A group of friends and I are hanging out after D&D. Well, half of the day was D&D, the other half is a partial conversion of the Pokemon Tabletop Adventures system into the Mystery Dungeon Universe, but it’s all dark and gritty and there are slavers and murder and surprising amounts of romance. Anyway, someone forgot their bag when they left early so we’re bringing it to them, and we end up standing around for ten minutes talking about nothing important. Halfway through a guy asks us if we know somewhere he can go to smoke pot, and we don’t know because we’re as square and clean-cut as Antichamber. Someone says something about something about First Person Shooters, and being of the videogamesman persuasion, I light up and say “Ooh, I should make an FPS!” [note: At this point it is 1:00AM, I am very tired and not thinking reasonably.] In response, someone [note to future self, if you are wondering who got you into this mire, it was Conor.] wisecracks “Wait, just one FPS? Wouldn’t that be super slow?” Ah ha ha. Very funny. First Person Shooter = Frame(s) Per Second. He knew what I meant, but just to be funny, he took a big bite out of my jugular vein! But he’s right, in a way. Making just one FPS would be super slow, because if I tell myself to make a first person shooter by ..eventually, I will probably not make a first person shooter. That is why I’m taking him up on it. Full, modern framerate (as of 2014). Sixty. I am going to make 60 First Person Shooter games. Do you doubt? Just watch me.
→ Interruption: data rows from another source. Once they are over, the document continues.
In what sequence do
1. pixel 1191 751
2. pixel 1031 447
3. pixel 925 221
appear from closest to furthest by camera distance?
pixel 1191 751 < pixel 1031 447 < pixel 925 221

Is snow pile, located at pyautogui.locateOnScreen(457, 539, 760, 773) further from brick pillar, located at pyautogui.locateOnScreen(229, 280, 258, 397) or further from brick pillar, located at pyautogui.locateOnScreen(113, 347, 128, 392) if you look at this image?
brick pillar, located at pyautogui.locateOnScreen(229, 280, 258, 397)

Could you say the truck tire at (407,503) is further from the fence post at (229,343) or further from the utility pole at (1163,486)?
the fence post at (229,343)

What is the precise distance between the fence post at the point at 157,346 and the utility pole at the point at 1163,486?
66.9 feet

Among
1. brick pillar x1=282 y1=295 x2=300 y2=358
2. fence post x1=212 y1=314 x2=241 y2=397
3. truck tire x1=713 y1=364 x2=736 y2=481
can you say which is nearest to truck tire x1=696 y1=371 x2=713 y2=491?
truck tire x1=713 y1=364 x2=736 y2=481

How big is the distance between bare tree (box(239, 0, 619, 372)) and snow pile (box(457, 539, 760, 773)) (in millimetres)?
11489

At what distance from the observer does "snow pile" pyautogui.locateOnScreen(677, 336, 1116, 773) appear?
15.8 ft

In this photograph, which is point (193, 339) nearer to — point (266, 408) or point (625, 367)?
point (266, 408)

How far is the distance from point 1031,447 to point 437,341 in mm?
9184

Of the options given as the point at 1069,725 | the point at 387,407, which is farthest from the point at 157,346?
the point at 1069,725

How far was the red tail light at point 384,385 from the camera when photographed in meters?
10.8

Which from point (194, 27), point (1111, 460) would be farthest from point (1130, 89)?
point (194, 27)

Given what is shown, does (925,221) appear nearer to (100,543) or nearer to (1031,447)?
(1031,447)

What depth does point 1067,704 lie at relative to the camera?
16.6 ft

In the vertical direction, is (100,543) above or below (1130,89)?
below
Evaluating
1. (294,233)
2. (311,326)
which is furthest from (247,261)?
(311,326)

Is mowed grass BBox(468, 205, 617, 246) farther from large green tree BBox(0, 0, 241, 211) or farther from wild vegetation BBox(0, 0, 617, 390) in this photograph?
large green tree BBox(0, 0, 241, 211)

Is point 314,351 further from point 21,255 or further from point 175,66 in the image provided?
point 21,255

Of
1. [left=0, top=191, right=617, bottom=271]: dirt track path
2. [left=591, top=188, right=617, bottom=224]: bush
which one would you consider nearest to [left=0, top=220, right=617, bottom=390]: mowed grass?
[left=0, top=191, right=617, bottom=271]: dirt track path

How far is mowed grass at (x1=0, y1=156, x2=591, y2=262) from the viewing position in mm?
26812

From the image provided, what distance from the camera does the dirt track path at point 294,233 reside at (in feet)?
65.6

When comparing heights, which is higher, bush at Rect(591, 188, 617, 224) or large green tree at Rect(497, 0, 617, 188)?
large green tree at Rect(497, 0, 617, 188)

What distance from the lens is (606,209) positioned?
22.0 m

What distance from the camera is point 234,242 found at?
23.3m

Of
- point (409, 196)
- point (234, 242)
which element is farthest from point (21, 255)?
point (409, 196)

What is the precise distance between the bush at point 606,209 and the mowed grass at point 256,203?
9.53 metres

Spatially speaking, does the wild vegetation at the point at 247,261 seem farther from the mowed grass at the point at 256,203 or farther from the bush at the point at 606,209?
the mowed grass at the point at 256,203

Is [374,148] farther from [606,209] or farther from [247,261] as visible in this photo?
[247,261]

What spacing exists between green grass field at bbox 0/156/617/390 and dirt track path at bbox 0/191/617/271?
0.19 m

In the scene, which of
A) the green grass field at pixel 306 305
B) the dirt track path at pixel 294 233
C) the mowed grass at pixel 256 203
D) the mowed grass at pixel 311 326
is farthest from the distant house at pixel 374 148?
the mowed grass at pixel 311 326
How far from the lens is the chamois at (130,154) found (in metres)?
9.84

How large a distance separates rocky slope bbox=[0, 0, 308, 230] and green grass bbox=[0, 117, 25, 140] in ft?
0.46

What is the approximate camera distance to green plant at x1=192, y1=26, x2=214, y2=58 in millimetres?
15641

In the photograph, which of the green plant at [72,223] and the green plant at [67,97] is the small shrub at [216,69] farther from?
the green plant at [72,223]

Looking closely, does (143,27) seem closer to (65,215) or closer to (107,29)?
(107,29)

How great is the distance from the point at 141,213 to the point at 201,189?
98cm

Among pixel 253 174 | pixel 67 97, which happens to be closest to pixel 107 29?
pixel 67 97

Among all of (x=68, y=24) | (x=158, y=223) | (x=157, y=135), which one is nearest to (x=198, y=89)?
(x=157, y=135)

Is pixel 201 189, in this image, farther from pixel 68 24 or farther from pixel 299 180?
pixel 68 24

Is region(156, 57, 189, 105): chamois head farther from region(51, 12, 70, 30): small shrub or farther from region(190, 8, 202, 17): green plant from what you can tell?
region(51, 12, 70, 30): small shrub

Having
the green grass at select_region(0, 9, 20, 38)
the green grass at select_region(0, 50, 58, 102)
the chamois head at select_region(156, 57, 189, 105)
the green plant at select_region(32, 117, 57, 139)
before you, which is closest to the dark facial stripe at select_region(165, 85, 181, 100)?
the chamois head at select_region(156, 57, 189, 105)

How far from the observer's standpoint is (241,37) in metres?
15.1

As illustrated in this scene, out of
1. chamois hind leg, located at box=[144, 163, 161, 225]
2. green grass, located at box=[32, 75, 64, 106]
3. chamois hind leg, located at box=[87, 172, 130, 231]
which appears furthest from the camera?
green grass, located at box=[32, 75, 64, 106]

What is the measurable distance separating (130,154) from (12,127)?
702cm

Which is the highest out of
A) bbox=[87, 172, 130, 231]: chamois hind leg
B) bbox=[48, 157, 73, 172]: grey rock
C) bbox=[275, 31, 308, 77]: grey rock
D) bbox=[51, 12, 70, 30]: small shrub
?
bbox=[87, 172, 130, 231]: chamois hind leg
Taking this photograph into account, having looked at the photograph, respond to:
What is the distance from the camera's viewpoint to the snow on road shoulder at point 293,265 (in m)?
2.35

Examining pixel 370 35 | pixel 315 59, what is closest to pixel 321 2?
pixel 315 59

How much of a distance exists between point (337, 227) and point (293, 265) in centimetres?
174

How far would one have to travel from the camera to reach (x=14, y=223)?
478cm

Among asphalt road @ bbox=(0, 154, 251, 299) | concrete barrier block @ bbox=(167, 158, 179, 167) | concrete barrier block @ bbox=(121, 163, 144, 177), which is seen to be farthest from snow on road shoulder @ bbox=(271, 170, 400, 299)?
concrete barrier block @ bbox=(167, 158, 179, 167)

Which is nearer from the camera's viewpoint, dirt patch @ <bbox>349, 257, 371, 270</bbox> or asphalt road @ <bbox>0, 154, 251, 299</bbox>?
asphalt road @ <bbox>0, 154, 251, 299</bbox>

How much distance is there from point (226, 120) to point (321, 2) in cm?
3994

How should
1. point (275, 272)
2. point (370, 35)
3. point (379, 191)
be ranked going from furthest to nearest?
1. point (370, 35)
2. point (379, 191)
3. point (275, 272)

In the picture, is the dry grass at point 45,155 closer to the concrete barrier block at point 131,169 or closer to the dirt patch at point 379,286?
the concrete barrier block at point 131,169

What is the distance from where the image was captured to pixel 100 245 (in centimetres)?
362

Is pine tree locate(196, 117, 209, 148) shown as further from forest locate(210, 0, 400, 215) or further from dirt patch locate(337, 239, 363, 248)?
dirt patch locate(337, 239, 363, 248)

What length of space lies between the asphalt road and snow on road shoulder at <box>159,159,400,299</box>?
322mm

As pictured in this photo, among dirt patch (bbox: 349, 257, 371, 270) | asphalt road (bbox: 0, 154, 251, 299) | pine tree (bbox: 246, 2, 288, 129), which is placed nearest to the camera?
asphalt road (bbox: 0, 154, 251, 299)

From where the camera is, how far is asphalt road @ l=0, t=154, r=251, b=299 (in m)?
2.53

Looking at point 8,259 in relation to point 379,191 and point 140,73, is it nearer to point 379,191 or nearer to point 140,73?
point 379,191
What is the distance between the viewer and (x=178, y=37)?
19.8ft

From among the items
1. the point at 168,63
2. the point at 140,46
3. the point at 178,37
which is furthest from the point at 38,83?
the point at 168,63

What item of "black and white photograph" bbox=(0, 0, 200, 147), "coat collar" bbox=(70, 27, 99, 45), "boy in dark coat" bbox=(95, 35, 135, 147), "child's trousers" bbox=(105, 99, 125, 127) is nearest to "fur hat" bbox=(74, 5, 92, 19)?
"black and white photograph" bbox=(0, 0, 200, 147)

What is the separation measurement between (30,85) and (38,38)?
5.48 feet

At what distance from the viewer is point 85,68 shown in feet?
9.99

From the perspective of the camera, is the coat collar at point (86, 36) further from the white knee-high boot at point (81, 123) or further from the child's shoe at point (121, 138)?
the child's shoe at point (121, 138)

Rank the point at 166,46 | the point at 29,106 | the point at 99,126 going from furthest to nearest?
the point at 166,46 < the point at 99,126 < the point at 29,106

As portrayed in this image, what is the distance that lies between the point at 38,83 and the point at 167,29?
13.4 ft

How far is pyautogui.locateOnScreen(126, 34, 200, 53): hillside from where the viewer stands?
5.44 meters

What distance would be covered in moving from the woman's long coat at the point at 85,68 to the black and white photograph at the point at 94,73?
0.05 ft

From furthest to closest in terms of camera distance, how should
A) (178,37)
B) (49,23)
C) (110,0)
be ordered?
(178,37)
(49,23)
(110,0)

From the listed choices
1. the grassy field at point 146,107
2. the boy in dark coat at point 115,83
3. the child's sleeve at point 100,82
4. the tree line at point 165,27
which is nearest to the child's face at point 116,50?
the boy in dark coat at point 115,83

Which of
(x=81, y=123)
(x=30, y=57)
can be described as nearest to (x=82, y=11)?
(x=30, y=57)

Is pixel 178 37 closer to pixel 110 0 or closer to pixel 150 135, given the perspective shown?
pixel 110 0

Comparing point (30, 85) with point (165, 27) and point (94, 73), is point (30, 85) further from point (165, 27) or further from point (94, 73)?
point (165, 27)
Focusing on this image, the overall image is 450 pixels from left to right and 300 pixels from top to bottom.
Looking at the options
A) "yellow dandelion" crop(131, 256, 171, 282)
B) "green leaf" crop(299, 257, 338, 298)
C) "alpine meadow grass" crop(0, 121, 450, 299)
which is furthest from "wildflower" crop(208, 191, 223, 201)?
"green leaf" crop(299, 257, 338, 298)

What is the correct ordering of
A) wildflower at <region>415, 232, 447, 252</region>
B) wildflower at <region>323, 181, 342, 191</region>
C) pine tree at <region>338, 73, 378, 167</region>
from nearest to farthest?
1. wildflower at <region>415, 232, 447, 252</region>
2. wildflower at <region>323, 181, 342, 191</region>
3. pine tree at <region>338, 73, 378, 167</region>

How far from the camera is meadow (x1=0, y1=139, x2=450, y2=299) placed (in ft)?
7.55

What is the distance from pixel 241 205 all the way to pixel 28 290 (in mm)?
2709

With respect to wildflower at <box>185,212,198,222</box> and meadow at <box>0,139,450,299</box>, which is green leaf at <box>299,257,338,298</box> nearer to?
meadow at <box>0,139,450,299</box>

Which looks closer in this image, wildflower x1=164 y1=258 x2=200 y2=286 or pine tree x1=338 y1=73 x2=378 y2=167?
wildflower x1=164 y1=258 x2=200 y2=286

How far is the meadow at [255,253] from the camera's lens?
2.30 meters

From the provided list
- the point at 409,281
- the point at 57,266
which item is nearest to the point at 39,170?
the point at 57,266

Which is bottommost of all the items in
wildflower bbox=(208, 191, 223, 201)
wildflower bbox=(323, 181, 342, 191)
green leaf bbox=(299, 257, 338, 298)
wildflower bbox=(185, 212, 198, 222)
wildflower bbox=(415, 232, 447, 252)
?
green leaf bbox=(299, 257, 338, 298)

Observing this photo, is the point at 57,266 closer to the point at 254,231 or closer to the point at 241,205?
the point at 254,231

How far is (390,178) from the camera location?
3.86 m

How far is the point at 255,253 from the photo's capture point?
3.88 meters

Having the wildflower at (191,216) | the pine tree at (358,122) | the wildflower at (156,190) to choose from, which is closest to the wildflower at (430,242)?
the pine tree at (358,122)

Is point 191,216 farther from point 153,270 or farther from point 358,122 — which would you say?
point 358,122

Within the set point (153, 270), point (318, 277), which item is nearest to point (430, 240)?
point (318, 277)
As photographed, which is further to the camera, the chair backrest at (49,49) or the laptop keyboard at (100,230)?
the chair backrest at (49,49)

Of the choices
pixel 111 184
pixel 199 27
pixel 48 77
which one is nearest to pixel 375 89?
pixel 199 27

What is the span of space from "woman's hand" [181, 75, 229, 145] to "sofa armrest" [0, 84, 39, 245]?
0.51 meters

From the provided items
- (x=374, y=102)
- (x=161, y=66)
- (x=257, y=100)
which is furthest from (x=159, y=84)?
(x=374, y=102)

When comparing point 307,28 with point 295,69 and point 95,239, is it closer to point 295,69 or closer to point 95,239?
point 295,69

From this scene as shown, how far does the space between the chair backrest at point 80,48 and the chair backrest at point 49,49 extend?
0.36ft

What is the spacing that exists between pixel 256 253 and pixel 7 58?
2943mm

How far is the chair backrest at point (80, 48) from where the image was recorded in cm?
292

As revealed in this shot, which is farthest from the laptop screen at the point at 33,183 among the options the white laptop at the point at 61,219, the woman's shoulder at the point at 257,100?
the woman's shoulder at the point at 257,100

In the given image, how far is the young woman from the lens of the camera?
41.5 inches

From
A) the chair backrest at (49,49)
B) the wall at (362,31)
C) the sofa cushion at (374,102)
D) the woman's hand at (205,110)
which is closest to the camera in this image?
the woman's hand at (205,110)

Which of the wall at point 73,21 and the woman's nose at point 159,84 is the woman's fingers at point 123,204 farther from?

Just for quality of life, I’m going to say that anything I work on counts, even if I don’t make it all myself, so I don’t spend a year working on something knowing in the back of my mind that it won’t count. A lot of games are going to count, because I now have to make a lot of games. To that end, I am going to need a lot of ideas. If you have any you’re willing to share, please do so at your earliest convenience. I’ve already got ten in the list, of which six are any good, of which two are probably actually any good. I will endeavor to post them here, and probably on Itch.io or Playdot or something, or maybe I’ll get a real website one of these days, and maybe some of them will be commercial ventures. I will make them in Ludum Dares and 7DFPSes, I will make them in whatever framework seems like a good idea at the time, whether for convenience of familiarity or for personal education. I will likely Stream some of the development. Er, Stream some of the development. Er, Stream some of the development. There we go.

I wonder if I’m going to remember this moment when I’m, say, sixty. Will I have had the dedication to keep churning these out? All of these things in the same genre, even?Probably not. Here’s hoping, though. (60×10-word-post).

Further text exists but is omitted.